Spatial relation data:
....

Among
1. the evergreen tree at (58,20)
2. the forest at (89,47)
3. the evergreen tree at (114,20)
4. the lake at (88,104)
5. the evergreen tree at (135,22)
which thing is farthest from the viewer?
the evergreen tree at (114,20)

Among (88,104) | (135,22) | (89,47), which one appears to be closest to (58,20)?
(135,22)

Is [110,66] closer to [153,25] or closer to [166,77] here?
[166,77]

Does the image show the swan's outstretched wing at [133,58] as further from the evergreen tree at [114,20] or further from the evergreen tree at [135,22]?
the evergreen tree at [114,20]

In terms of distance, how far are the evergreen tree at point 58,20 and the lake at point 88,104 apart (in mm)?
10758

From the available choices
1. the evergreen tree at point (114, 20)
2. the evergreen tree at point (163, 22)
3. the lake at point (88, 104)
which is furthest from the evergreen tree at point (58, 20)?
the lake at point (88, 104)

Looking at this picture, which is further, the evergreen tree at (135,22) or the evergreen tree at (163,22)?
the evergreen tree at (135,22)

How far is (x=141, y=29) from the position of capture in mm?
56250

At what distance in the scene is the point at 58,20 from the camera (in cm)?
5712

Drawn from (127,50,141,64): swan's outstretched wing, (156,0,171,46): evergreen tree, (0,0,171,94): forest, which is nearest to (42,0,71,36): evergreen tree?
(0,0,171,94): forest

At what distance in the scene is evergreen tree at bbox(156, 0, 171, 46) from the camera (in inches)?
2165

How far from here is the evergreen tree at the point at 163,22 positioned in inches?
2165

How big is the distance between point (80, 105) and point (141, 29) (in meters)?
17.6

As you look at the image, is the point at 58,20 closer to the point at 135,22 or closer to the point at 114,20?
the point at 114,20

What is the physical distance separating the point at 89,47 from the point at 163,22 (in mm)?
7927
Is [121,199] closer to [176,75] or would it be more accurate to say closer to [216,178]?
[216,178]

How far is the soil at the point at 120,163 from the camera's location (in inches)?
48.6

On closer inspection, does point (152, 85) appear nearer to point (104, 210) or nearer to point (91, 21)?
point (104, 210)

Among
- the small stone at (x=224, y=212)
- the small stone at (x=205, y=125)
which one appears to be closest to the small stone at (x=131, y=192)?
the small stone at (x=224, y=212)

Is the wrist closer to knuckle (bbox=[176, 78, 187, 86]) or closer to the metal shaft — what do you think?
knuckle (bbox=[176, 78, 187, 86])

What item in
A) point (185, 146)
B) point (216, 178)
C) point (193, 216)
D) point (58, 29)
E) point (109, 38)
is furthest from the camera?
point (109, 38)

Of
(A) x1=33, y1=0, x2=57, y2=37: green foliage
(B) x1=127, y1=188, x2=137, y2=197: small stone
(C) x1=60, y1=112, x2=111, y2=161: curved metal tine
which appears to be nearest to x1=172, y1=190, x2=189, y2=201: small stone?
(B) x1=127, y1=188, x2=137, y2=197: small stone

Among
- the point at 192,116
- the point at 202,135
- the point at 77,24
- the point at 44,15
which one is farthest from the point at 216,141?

....

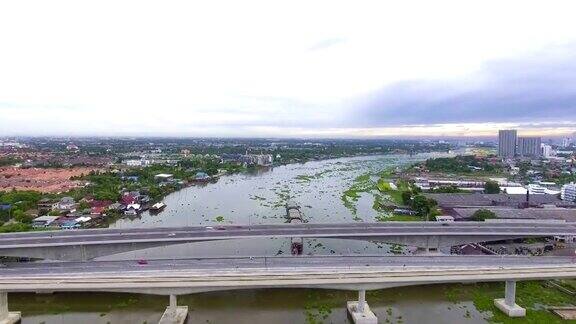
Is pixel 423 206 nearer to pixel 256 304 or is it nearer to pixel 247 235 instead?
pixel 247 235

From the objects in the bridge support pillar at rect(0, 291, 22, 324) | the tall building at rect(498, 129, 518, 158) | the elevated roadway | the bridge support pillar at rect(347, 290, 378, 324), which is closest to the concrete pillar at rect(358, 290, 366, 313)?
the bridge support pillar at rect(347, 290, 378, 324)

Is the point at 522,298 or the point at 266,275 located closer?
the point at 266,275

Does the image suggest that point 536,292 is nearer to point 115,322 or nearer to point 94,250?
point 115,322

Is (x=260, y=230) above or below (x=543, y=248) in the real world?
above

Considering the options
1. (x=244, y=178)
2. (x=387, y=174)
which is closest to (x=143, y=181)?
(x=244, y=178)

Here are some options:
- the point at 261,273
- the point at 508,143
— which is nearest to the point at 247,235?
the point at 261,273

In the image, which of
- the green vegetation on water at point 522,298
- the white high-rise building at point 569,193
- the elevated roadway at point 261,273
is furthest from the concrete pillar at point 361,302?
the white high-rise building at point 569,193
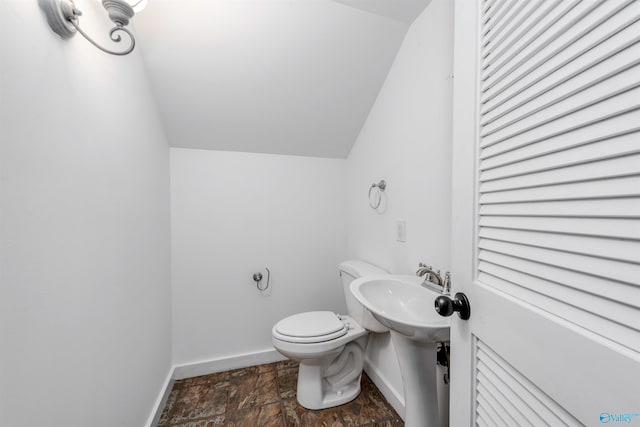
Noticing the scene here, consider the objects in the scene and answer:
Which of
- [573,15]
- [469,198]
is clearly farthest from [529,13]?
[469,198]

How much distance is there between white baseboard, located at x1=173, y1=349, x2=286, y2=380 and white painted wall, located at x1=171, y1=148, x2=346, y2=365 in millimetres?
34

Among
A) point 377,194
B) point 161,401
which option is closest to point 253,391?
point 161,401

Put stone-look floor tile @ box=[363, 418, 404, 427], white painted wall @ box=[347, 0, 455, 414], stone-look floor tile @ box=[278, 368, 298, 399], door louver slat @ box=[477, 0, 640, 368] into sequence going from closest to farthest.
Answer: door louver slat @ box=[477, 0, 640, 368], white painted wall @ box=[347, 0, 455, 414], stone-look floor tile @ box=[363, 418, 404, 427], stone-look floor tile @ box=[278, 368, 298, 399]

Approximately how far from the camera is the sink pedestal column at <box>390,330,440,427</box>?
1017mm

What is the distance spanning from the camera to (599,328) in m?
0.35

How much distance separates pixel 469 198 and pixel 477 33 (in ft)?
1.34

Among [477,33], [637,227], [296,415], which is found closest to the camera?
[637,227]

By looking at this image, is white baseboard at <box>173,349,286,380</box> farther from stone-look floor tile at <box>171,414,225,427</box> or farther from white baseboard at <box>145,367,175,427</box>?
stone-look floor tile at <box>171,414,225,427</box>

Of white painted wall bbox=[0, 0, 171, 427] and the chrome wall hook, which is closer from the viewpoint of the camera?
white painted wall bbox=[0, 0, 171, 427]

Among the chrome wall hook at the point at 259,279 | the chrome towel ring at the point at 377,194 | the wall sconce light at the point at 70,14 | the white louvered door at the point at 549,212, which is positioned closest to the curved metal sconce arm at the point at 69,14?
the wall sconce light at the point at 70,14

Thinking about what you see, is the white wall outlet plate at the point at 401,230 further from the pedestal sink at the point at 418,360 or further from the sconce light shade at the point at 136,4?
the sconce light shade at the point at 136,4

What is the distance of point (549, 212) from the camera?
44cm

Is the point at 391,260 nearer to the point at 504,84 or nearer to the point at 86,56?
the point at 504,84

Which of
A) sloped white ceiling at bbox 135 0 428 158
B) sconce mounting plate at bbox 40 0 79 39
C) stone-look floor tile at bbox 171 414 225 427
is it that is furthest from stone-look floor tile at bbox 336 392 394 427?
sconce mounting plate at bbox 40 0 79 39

....

Objective
List every line of the rows above that contains the word "knuckle", copying each one in full.

Answer below
Is the wrist closer to knuckle (bbox=[176, 78, 187, 86]) or closer to the metal shaft — what do you think?
knuckle (bbox=[176, 78, 187, 86])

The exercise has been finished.